Problem to solve: Your answer must be an exact copy of the lines below, from the first through the one with "content_type: application/javascript; charset=utf-8", with no pictures.

Data records Block Start

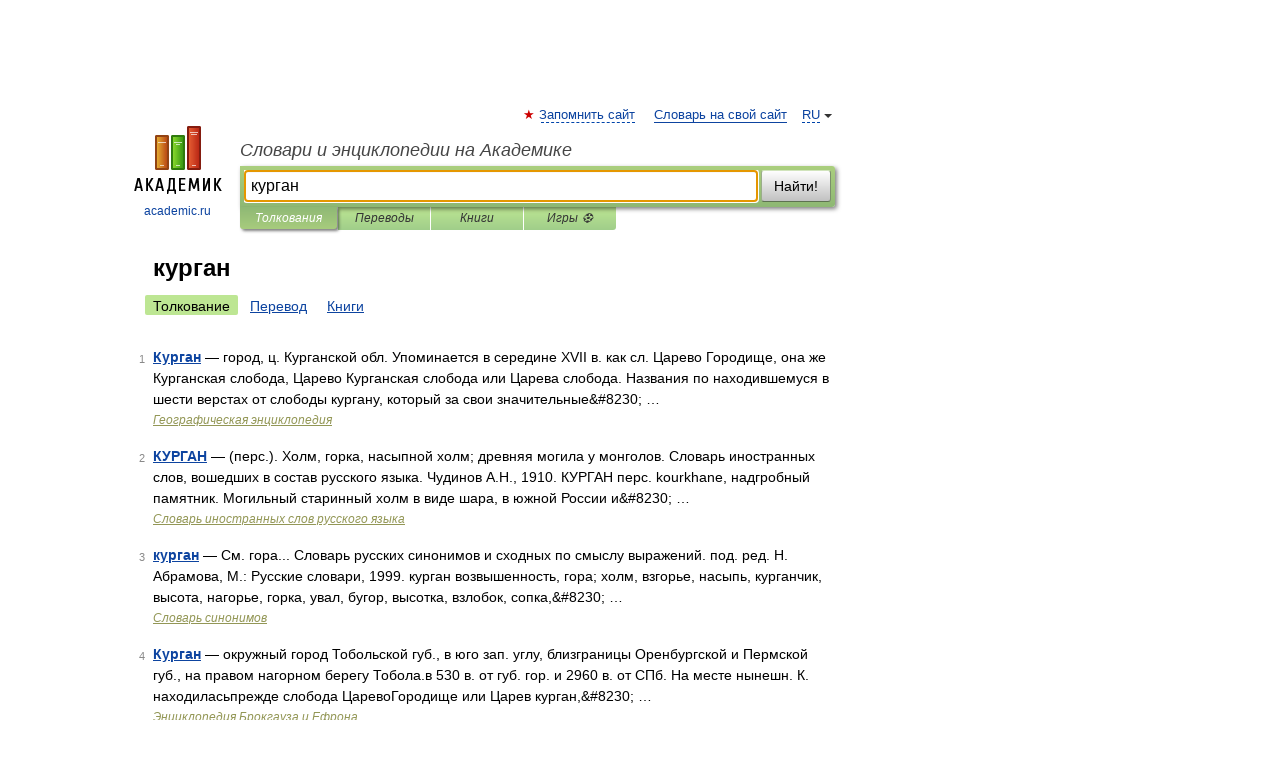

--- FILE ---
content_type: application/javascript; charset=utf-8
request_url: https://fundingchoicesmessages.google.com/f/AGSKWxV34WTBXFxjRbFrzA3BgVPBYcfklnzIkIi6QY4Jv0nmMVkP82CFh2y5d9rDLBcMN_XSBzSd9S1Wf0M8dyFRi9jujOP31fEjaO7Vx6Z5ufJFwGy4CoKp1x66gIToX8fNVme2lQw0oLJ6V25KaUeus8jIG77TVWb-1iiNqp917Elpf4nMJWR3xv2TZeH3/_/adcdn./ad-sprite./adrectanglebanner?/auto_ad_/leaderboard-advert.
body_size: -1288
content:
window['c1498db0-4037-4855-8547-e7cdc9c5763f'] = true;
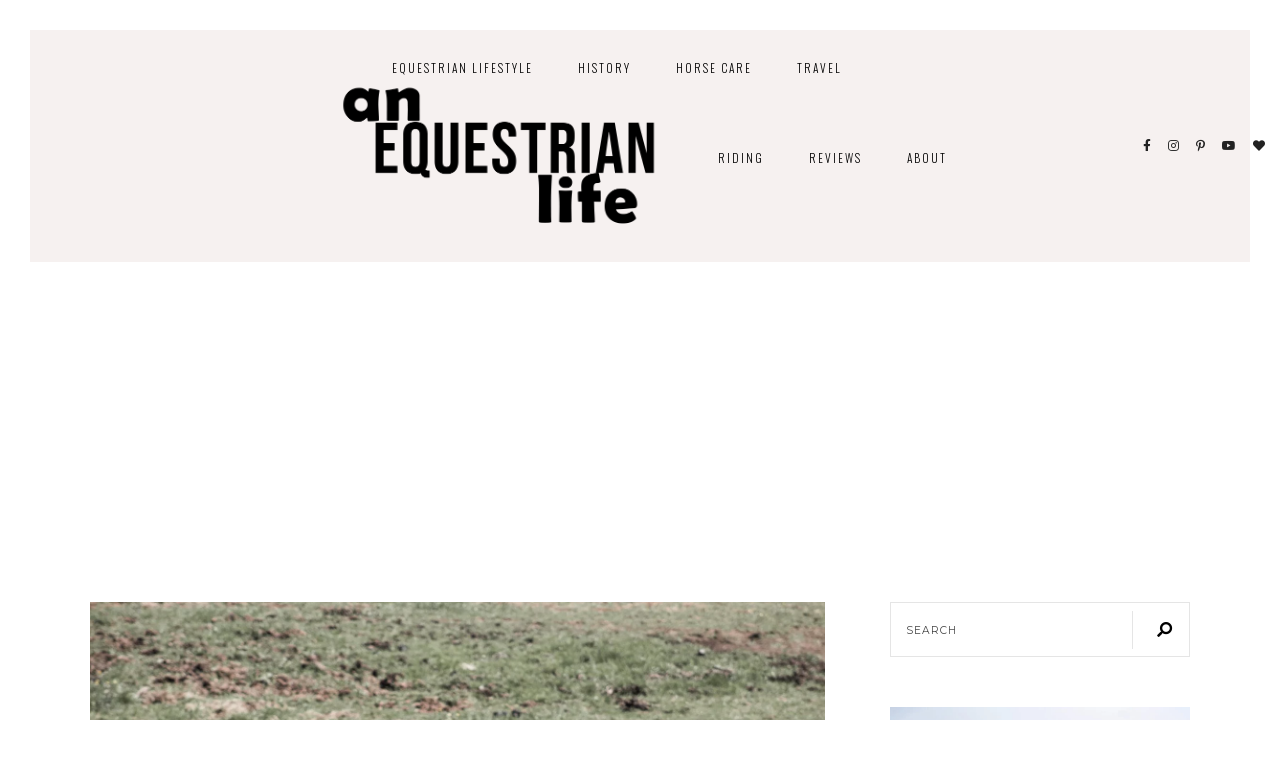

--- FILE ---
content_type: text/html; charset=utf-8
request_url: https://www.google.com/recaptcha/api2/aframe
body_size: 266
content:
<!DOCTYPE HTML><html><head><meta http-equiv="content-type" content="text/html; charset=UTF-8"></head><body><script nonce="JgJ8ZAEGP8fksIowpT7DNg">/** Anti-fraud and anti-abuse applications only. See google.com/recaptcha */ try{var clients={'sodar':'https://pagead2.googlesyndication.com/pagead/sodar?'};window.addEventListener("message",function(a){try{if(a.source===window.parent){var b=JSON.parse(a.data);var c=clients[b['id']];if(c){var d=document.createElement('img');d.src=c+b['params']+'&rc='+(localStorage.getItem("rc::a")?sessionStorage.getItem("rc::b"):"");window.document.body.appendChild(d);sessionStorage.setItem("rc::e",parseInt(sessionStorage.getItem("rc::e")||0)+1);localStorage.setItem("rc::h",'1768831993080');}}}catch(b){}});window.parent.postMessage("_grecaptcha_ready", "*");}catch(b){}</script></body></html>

Data records Block End

Your response:
--- FILE ---
content_type: application/javascript; charset=utf-8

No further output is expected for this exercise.